Algumas das sanções previstas no texto da
PEC para o não cumprimento dos limites inclui o veto à realização de
concursos públicos, à criação de novos cargos e à contratação de
pessoal. Em outras palavras, pretende ser uma trava muito mais ampla que
a Lei de Responsabilidade Fiscal, por exemplo, que cria um teto de
gastos com pessoal (vários Estados e outros entes a burlam atualmente).
A PEC do teto vale para os Estados também?
A PEC se aplicará apenas aos gastos do
Governo Federal. No entanto, a secretária do Tesouro Nacional, Ana Paula
Vescovi, já sinalizou que o Planalto deve encaminhar em breve uma
segunda PEC que limita os gastos estaduais. Por enquanto não há consenso
entre o Executivo Federal e os governadores sobre o assunto.
Quais impactos a PEC pode ter nas áreas de educação e saúde?
Os críticos afirmam que a PEC irá colocar limites em gastos que historicamente crescem todos os anos em um ritmo acima da inflação, como educação e saúde. Além disso, gastos com programas sociais também podem ser afetados pelo congelamento. Segundo especialistas e entidades setoriais, esta medida prejudicaria o alcance e a qualidade dos serviços públicos oferecidos. Especialistas apontam problemas para cumprir mecanismos já em vigor, como os investimentos do Plano Nacional de Educação. Aprovado em 2014, o PNE tem metas de universalização da educação e cria um plano de carreira para professores da rede pública, uma das categorias mais mal pagas do país. "A população brasileira está envelhecendo. Deixar de investir na educação nos patamares necessários, como identificados no PNE, nos vinte anos de vigência da emenda proposta – tempo de dois PNEs -, é condenar as gerações que serão a população economicamente ativa daqui vinte anos, a terem uma baixa qualificação", disse o consultor legislativo da Câmara dos Deputados, Paulo Sena, ao site Anped, que reúne especialistas em educação.
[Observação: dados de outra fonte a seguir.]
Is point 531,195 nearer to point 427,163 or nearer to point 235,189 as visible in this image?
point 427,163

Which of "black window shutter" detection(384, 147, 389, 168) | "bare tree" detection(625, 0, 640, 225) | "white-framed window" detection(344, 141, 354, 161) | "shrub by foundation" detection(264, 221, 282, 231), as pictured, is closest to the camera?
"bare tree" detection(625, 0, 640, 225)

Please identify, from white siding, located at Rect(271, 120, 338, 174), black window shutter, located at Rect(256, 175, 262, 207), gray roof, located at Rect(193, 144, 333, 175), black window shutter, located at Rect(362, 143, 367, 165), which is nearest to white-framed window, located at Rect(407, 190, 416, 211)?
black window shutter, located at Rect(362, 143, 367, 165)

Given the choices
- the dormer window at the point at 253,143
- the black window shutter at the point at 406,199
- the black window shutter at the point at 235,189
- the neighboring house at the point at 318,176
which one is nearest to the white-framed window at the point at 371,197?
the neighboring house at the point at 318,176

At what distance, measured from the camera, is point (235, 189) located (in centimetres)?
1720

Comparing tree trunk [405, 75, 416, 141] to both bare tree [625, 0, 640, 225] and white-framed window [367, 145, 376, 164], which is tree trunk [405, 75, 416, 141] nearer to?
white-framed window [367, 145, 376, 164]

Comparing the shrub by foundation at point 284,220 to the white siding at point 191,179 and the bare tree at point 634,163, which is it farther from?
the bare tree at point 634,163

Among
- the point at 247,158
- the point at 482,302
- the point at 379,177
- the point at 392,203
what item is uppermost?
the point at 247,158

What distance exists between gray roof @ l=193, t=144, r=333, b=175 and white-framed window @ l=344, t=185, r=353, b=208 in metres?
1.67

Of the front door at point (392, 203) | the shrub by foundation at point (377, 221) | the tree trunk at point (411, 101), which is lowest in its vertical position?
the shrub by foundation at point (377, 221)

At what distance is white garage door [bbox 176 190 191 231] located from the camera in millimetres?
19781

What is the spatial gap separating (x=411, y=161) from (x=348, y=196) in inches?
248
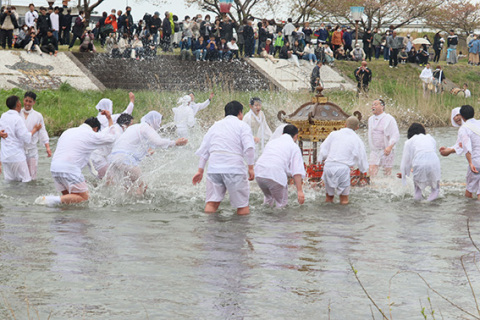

Já o ministro da Fazenda, Henrique Meirelles, afirmou que mais importante do que o valor despendido com áreas como saúde, educação e segurança, é a qualidade desses gastos. "Dados da educação e da saúde hoje mostram que a alocação de recursos não é o problema. É preciso melhorar a qualidade do serviço prestado à população", disse. "Teremos muito trabalho. O principal deles será o de mostrar que a saúde e educação não terão cortes, como a oposição tenta fazer a população acreditar", afirmou a líder do Governo no Congresso, a senadora Rose de Freitas (PMDB-ES).